**Work order:** Every line of the data below is to be given again as it appears, with the images removed.

= Beginning of Section =

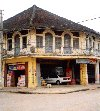 Cambodia / Cambodge - Cambodia - Battambang / Batdambang: drive-in grocery? (photo by M.Torres)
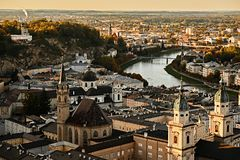 Flyg- sikt för härlig solnedgång på Salzburg, Österrike, Europa Stad i fjällängar av Mozart födelse Panoramautsikt av Salzburg ho royaltyfria foton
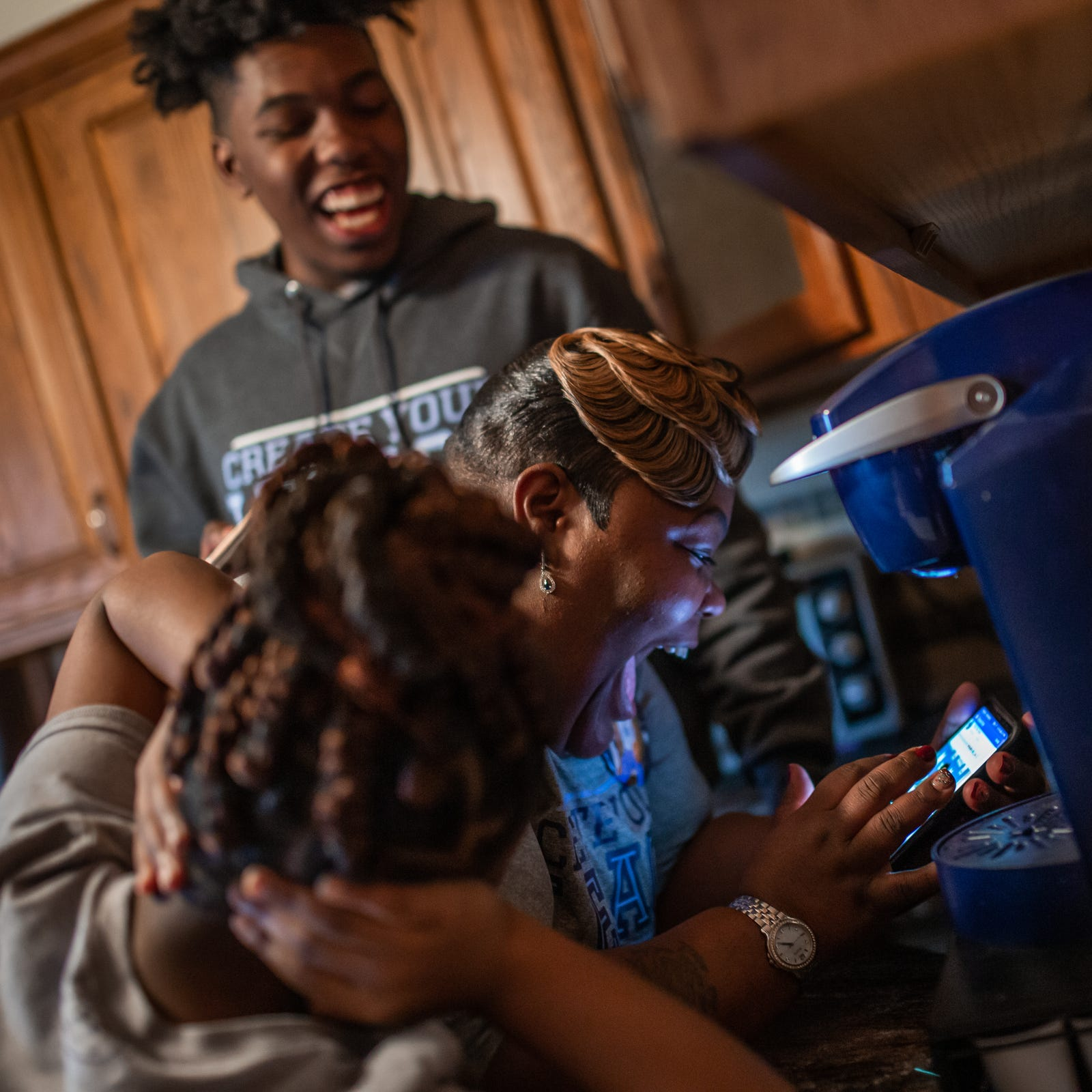 How prep football star, who lived in a shelter, became hero among us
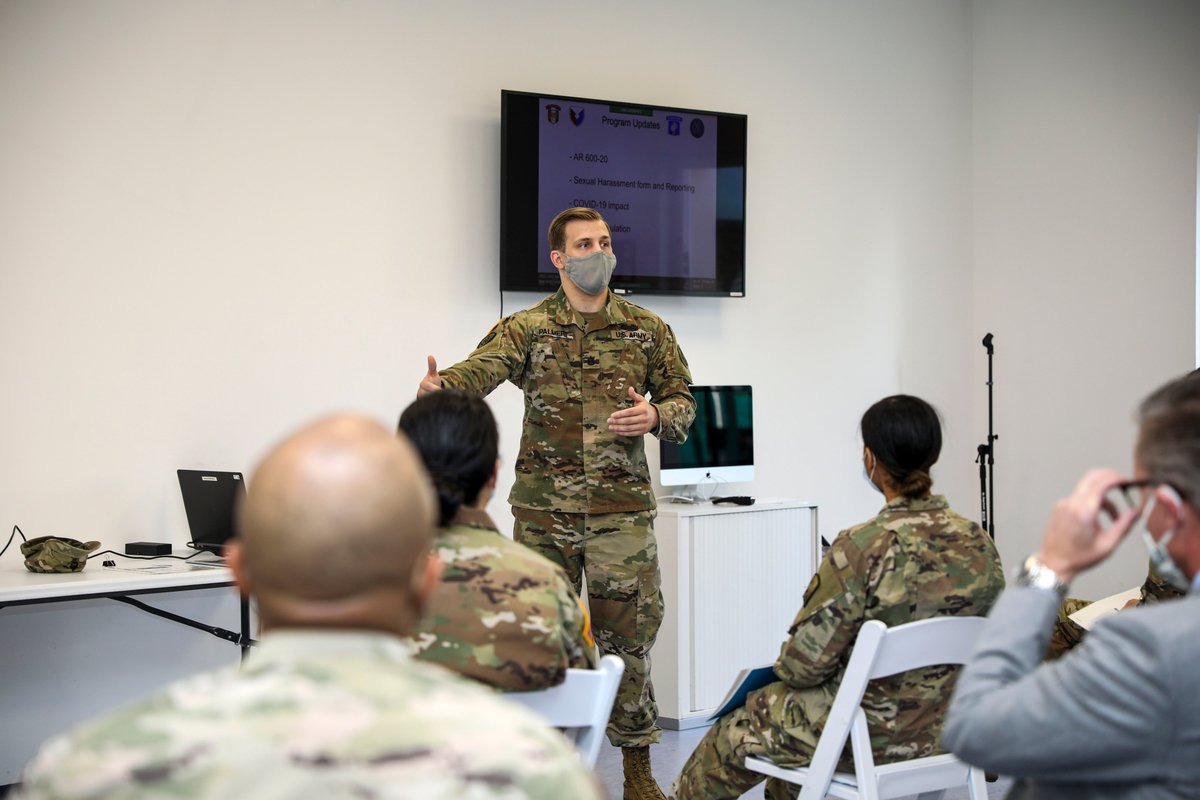 .USARAF, 207th Military Intelligence Brigade-Theater, U.S. Army Garrison Italy & the 173rd Airborne Brigade held a symposium that discussed sexual harassment & assault on Caserma Ederle, Italy, September 31.The event discussed SHARP procedures & encouraged open dialogue. @USArmy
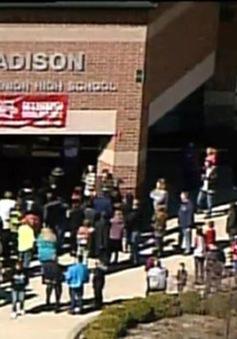 Thiếu niên Mỹ 14 tuổi xả súng vào các học sinh trung học ở Ohio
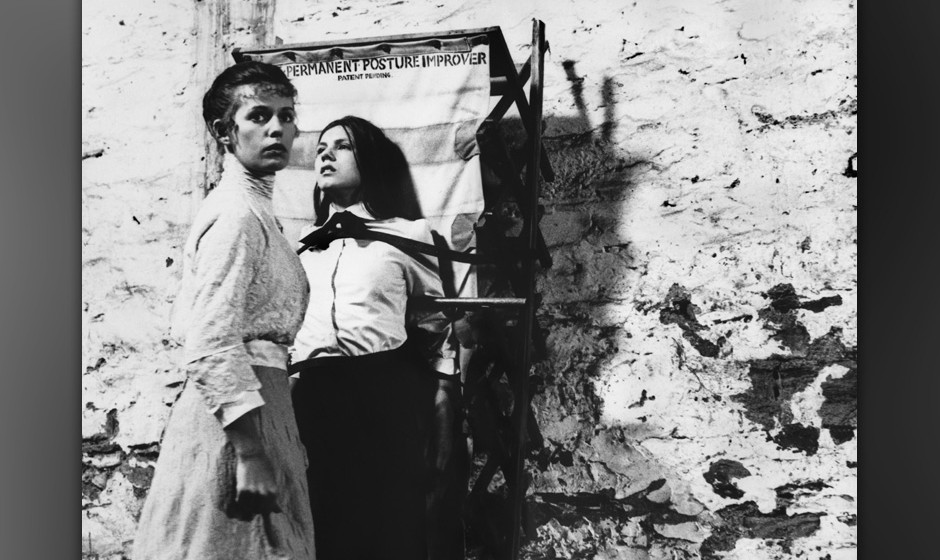 Picknick am Valentinstag (Picnic At Hanging Rock, AUS 1975, Regie: Peter Weir) Helen Morse, Margaret Nelson / Lehrerin findet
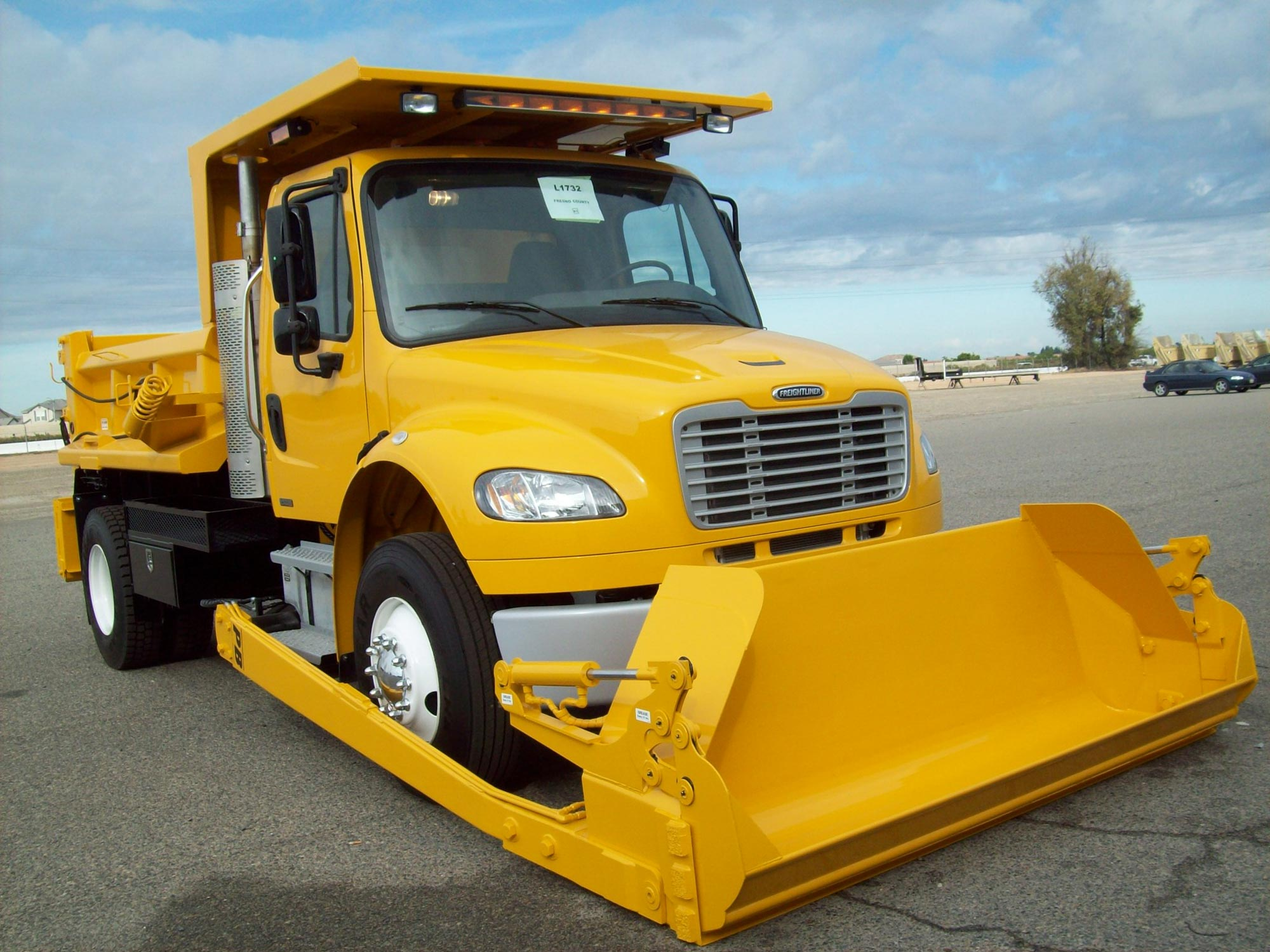 PB Conventional Chassis Loader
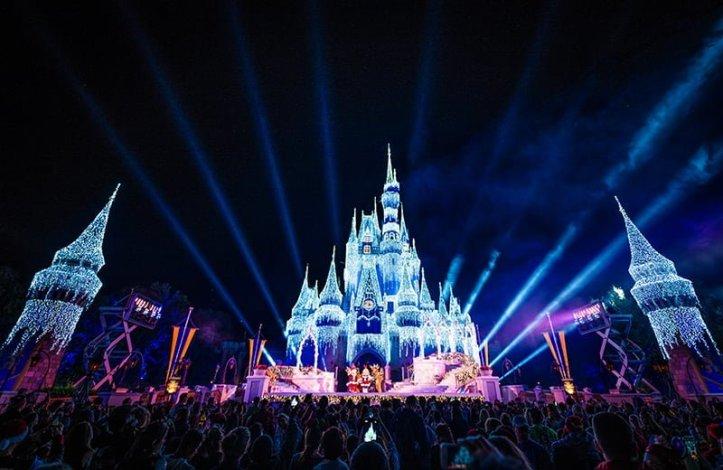 2019 Mickeys Very Merry Christmas Party Tips Disney Tourist Blog
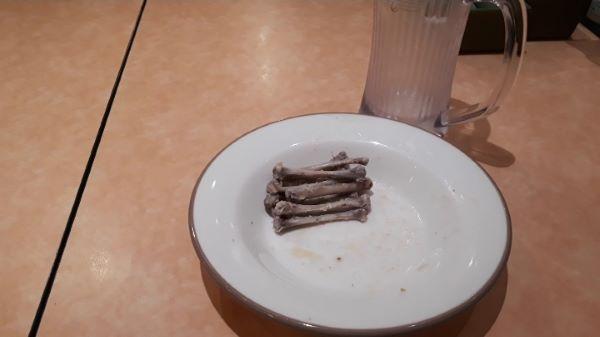 サイゼリヤの辛味チキンを食べるところ(オリジナル写真)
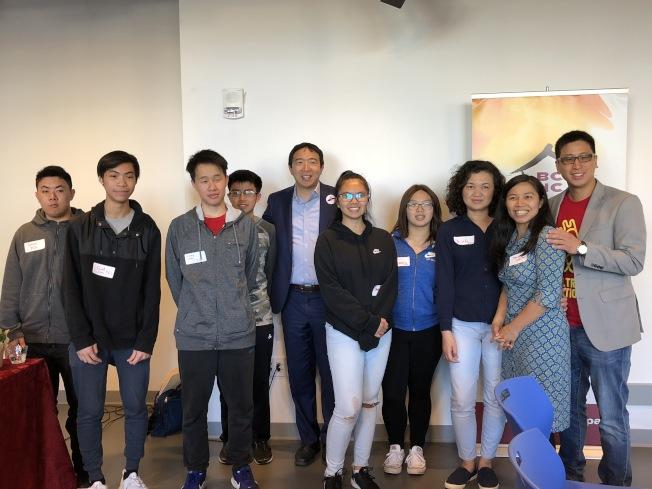 早前宣布參選美國總統的楊安澤(左五)到波士頓參與華埠社區聯盟年度派對。圖為楊安澤與部分到場者合影。(記者劉晨懿之/攝影)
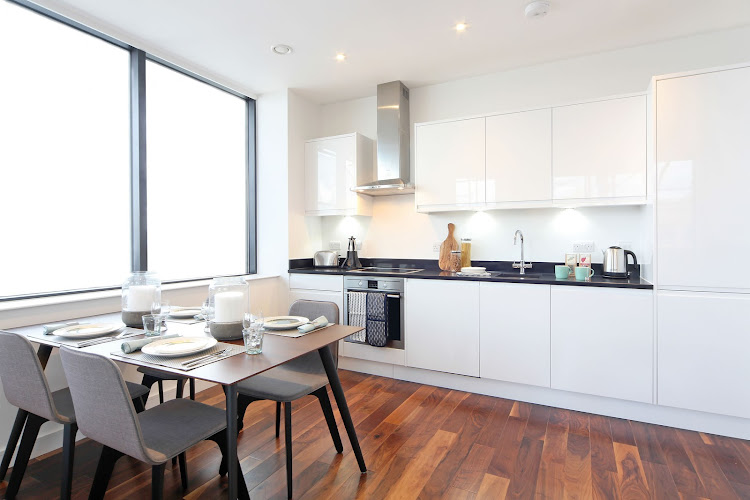 7-kitchen-with-dining-table-harrow-serviced-apartments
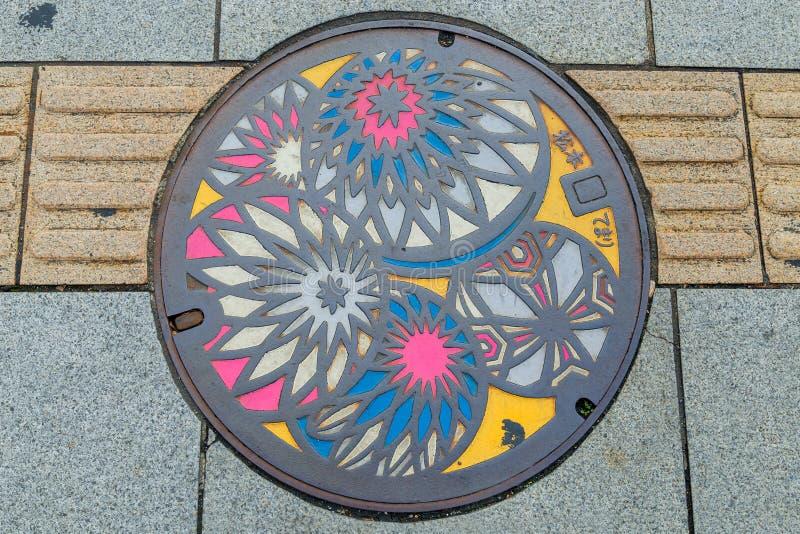 Copertura di botola variopinta nella città di Matsumoto immagini stock libere da diritti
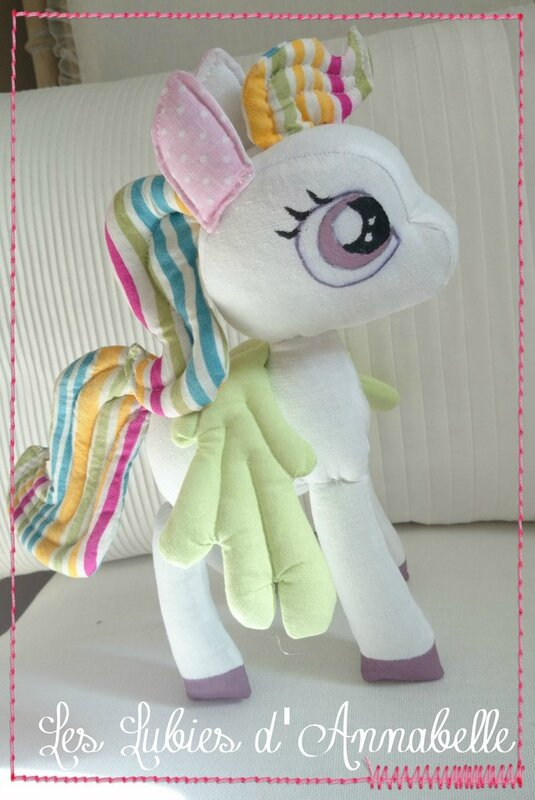 Peluche doudou petit poney fille little poney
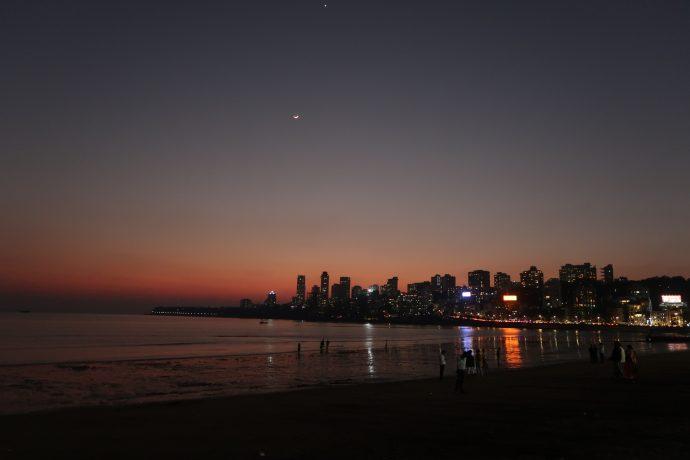 pôr do sol em mumbai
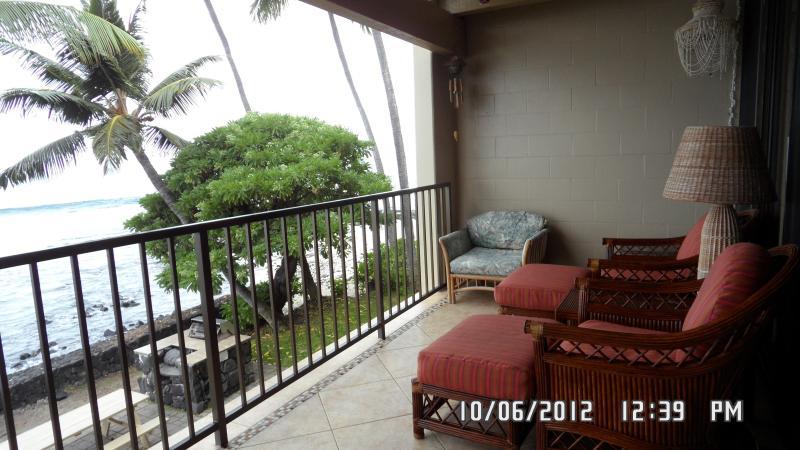 Relax on the lanai - Direct Oceanfront Condo - Kailua-Kona - rentals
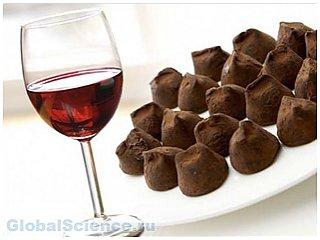 Большую пользу организму приносит шоколад и красное вино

= End of Section =

**Answer:**
 Cambodia / Cambodge - Cambodia - Battambang / Batdambang: drive-in grocery? (photo by M.Torres)
 Flyg- sikt för härlig solnedgång på Salzburg, Österrike, Europa Stad i fjällängar av Mozart födelse Panoramautsikt av Salzburg ho royaltyfria foton
 How prep football star, who lived in a shelter, became hero among us
 .USARAF, 207th Military Intelligence Brigade-Theater, U.S. Army Garrison Italy & the 173rd Airborne Brigade held a symposium that discussed sexual harassment & assault on Caserma Ederle, Italy, September 31.The event discussed SHARP procedures & encouraged open dialogue. @USArmy
 Thiếu niên Mỹ 14 tuổi xả súng vào các học sinh trung học ở Ohio
 Picknick am Valentinstag (Picnic At Hanging Rock, AUS 1975, Regie: Peter Weir) Helen Morse, Margaret Nelson / Lehrerin findet
 PB Conventional Chassis Loader
 2019 Mickeys Very Merry Christmas Party Tips Disney Tourist Blog
 サイゼリヤの辛味チキンを食べるところ(オリジナル写真)
 早前宣布參選美國總統的楊安澤(左五)到波士頓參與華埠社區聯盟年度派對。圖為楊安澤與部分到場者合影。(記者劉晨懿之/攝影)
 7-kitchen-with-dining-table-harrow-serviced-apartments
 Copertura di botola variopinta nella città di Matsumoto immagini stock libere da diritti
 Peluche doudou petit poney fille little poney
 pôr do sol em mumbai
 Relax on the lanai - Direct Oceanfront Condo - Kailua-Kona - rentals
 Большую пользу организму приносит шоколад и красное вино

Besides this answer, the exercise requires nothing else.